= Stored data =
——

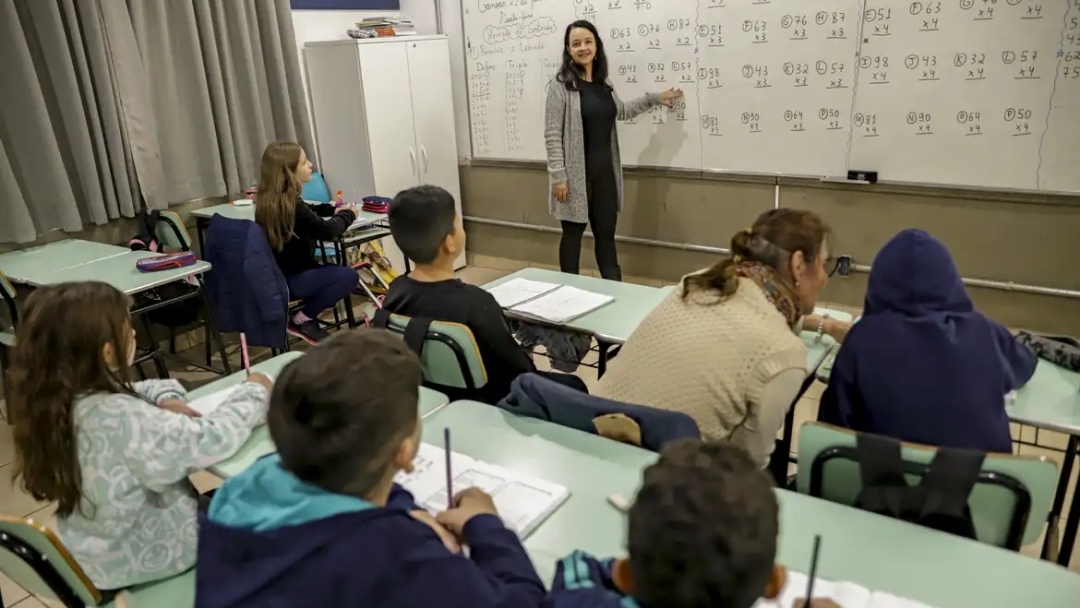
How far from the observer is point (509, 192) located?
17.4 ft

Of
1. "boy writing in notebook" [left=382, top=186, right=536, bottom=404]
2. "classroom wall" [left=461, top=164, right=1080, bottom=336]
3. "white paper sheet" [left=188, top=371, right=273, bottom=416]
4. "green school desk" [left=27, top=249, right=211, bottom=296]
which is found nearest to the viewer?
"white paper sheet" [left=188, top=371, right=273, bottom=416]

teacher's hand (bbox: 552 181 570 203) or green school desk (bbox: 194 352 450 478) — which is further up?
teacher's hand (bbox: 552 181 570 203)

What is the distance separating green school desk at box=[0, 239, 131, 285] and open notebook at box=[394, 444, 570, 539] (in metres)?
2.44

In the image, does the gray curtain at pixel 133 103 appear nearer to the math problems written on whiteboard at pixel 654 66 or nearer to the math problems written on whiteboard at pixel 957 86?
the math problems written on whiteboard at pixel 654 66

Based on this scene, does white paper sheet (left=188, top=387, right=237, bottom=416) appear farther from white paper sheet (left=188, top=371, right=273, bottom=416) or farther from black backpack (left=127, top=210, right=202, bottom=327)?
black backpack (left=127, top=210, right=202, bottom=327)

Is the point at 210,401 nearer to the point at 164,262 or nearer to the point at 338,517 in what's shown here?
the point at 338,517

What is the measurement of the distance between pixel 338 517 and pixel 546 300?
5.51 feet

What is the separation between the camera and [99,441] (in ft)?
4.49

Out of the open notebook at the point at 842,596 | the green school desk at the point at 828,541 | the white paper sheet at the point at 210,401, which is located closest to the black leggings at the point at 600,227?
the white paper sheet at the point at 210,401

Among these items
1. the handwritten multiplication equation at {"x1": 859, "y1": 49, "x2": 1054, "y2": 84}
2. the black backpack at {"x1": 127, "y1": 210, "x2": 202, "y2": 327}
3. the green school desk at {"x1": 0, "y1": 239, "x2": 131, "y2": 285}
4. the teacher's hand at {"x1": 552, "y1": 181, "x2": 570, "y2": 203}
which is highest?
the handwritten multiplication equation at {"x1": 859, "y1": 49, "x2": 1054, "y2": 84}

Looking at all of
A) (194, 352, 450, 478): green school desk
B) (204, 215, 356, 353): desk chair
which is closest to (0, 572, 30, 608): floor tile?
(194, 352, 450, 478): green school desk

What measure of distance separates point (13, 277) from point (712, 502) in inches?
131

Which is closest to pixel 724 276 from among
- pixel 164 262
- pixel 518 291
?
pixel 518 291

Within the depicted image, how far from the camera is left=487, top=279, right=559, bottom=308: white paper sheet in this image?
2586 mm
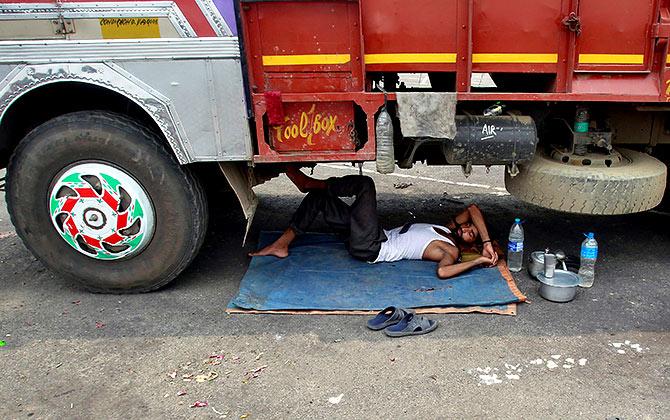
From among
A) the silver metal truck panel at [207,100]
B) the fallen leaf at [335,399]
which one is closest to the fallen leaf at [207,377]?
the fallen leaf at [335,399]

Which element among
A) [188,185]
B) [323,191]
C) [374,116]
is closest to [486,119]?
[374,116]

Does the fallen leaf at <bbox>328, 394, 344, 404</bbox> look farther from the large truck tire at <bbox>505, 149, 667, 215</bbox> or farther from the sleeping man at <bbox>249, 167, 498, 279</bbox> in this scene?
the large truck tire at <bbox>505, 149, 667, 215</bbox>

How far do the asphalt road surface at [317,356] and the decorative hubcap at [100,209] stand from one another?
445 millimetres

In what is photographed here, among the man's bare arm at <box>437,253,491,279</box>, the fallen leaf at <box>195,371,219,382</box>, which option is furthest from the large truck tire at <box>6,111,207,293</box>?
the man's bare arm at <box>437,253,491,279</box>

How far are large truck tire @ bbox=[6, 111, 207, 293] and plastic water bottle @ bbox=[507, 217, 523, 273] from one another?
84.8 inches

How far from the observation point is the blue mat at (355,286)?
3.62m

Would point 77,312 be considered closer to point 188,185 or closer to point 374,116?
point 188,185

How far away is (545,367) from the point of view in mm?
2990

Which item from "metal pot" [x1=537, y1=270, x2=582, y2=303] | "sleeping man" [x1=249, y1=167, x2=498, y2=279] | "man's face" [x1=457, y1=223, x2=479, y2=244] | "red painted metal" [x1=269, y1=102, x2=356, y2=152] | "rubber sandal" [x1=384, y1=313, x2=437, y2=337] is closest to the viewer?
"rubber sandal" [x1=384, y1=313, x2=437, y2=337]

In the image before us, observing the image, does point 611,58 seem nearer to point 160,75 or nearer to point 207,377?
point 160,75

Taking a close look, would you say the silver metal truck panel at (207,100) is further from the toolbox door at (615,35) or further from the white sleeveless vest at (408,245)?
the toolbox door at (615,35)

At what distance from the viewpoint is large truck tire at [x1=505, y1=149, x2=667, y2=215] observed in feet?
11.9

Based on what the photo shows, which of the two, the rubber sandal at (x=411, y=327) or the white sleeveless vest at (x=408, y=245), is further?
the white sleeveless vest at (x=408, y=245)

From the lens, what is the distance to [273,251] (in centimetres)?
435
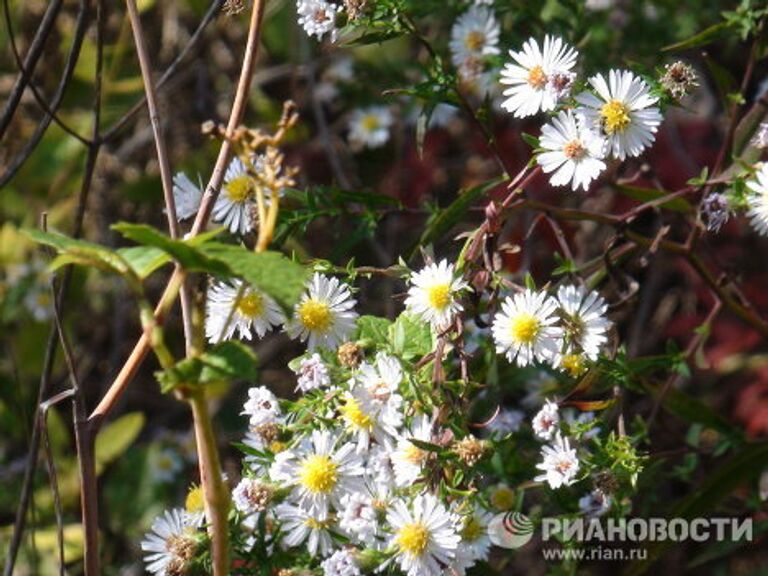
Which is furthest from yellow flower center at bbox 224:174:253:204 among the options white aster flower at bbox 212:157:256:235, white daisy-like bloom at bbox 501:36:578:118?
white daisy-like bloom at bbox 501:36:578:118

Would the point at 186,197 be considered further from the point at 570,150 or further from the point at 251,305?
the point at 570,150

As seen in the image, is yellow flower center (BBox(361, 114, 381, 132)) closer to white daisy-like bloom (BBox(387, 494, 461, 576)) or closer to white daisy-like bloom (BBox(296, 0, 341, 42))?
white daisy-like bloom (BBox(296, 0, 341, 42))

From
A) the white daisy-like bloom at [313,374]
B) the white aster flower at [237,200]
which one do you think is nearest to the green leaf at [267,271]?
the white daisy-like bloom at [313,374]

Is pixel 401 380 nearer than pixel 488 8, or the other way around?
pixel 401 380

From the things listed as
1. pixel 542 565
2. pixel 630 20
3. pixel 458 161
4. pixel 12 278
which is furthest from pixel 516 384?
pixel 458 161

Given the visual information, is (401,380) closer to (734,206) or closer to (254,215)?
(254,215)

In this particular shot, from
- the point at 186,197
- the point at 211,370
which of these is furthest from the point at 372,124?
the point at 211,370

——

= Task objective =
Copy out every one of the entries above word for word, leaving the pictures out.

= Answer to this task =
How far from the observer is point (509, 192) located?
17.4 ft

Of
1. "boy writing in notebook" [left=382, top=186, right=536, bottom=404]
2. "classroom wall" [left=461, top=164, right=1080, bottom=336]
3. "white paper sheet" [left=188, top=371, right=273, bottom=416]
4. "green school desk" [left=27, top=249, right=211, bottom=296]
which is found nearest to the viewer?
"white paper sheet" [left=188, top=371, right=273, bottom=416]

teacher's hand (bbox: 552 181 570 203) or green school desk (bbox: 194 352 450 478) — which is further up?
teacher's hand (bbox: 552 181 570 203)

What is the distance separating green school desk at box=[0, 239, 131, 285] and open notebook at box=[394, 444, 570, 539] (in metres)?
2.44

In the image, does the gray curtain at pixel 133 103 appear nearer to the math problems written on whiteboard at pixel 654 66 or nearer to the math problems written on whiteboard at pixel 957 86?
the math problems written on whiteboard at pixel 654 66

Based on this scene, does white paper sheet (left=188, top=387, right=237, bottom=416) appear farther from white paper sheet (left=188, top=371, right=273, bottom=416) or farther from black backpack (left=127, top=210, right=202, bottom=327)?
black backpack (left=127, top=210, right=202, bottom=327)

Is the point at 210,401 nearer to the point at 164,262 or nearer to the point at 338,517 in what's shown here?
the point at 338,517

What is the measurement of the distance between pixel 338 517 and pixel 546 300?
5.51 feet

What is the separation between the camera and [99,441] (in ft)?
4.49

Out of the open notebook at the point at 842,596 | the green school desk at the point at 828,541 | the white paper sheet at the point at 210,401, which is located closest to the black leggings at the point at 600,227?
the white paper sheet at the point at 210,401

Among these items
1. the handwritten multiplication equation at {"x1": 859, "y1": 49, "x2": 1054, "y2": 84}
2. the black backpack at {"x1": 127, "y1": 210, "x2": 202, "y2": 327}
3. the green school desk at {"x1": 0, "y1": 239, "x2": 131, "y2": 285}
4. the teacher's hand at {"x1": 552, "y1": 181, "x2": 570, "y2": 203}
which is highest?
the handwritten multiplication equation at {"x1": 859, "y1": 49, "x2": 1054, "y2": 84}

Looking at all of
A) (194, 352, 450, 478): green school desk
B) (204, 215, 356, 353): desk chair
which is closest to (0, 572, 30, 608): floor tile?
(194, 352, 450, 478): green school desk

What measure of distance separates point (13, 277) from point (712, 502) in inches?
131

Which is closest to pixel 724 276 from among
- pixel 164 262
- pixel 518 291
?
pixel 518 291

Within the depicted image, how far from the camera is left=487, top=279, right=559, bottom=308: white paper sheet in this image?
2586 mm
From among
A) the silver metal truck panel at [207,100]
B) the fallen leaf at [335,399]
which one is closest to the fallen leaf at [207,377]?
the fallen leaf at [335,399]

Which element among
A) [188,185]
B) [323,191]
C) [374,116]
is closest to [486,119]?
[374,116]

Does the fallen leaf at <bbox>328, 394, 344, 404</bbox> look farther from the large truck tire at <bbox>505, 149, 667, 215</bbox> or farther from the sleeping man at <bbox>249, 167, 498, 279</bbox> in this scene?
the large truck tire at <bbox>505, 149, 667, 215</bbox>

How far do the asphalt road surface at [317,356] and the decorative hubcap at [100,209] stand from one another?
445 millimetres

In what is photographed here, among the man's bare arm at <box>437,253,491,279</box>, the fallen leaf at <box>195,371,219,382</box>, which option is furthest from the large truck tire at <box>6,111,207,293</box>?
the man's bare arm at <box>437,253,491,279</box>

How far are large truck tire @ bbox=[6, 111, 207, 293] and plastic water bottle @ bbox=[507, 217, 523, 273] from one another?
84.8 inches

How far from the observation point is the blue mat at (355,286)?
3.62m

Would point 77,312 be considered closer to point 188,185 or closer to point 374,116?
point 188,185

How far away is (545,367) from the point of view in mm?
2990

Which item from "metal pot" [x1=537, y1=270, x2=582, y2=303] | "sleeping man" [x1=249, y1=167, x2=498, y2=279] | "man's face" [x1=457, y1=223, x2=479, y2=244] | "red painted metal" [x1=269, y1=102, x2=356, y2=152] | "rubber sandal" [x1=384, y1=313, x2=437, y2=337] is closest to the viewer?
"rubber sandal" [x1=384, y1=313, x2=437, y2=337]

In the image before us, observing the image, does point 611,58 seem nearer to point 160,75 or nearer to point 207,377?
point 160,75

Taking a close look, would you say the silver metal truck panel at (207,100) is further from the toolbox door at (615,35) or further from the white sleeveless vest at (408,245)?
the toolbox door at (615,35)

At what distance from the viewpoint is large truck tire at [x1=505, y1=149, x2=667, y2=215] observed in feet?
11.9

Based on what the photo shows, which of the two, the rubber sandal at (x=411, y=327) or the white sleeveless vest at (x=408, y=245), is further?
the white sleeveless vest at (x=408, y=245)

From the lens, what is the distance to [273,251] (in centimetres)?
435
Which is furthest from yellow flower center at bbox 224:174:253:204 among the options white aster flower at bbox 212:157:256:235, white daisy-like bloom at bbox 501:36:578:118?
white daisy-like bloom at bbox 501:36:578:118

Would the point at 186,197 be considered further from the point at 570,150 or further from the point at 251,305?
the point at 570,150

As seen in the image, is yellow flower center (BBox(361, 114, 381, 132)) closer to white daisy-like bloom (BBox(387, 494, 461, 576)) or closer to white daisy-like bloom (BBox(296, 0, 341, 42))?
white daisy-like bloom (BBox(296, 0, 341, 42))

From
A) the white daisy-like bloom at [313,374]
B) the white aster flower at [237,200]
which one do you think is nearest to the green leaf at [267,271]?
the white daisy-like bloom at [313,374]

Is pixel 401 380 nearer than pixel 488 8, or the other way around?
pixel 401 380

From the things listed as
1. pixel 542 565
2. pixel 630 20
3. pixel 458 161
4. pixel 12 278
which is furthest from pixel 516 384?
pixel 458 161

Given the visual information, is (401,380) closer to (734,206) or closer to (254,215)?
(254,215)

In this particular shot, from
- the point at 186,197
- the point at 211,370
which of these is furthest from the point at 372,124?
the point at 211,370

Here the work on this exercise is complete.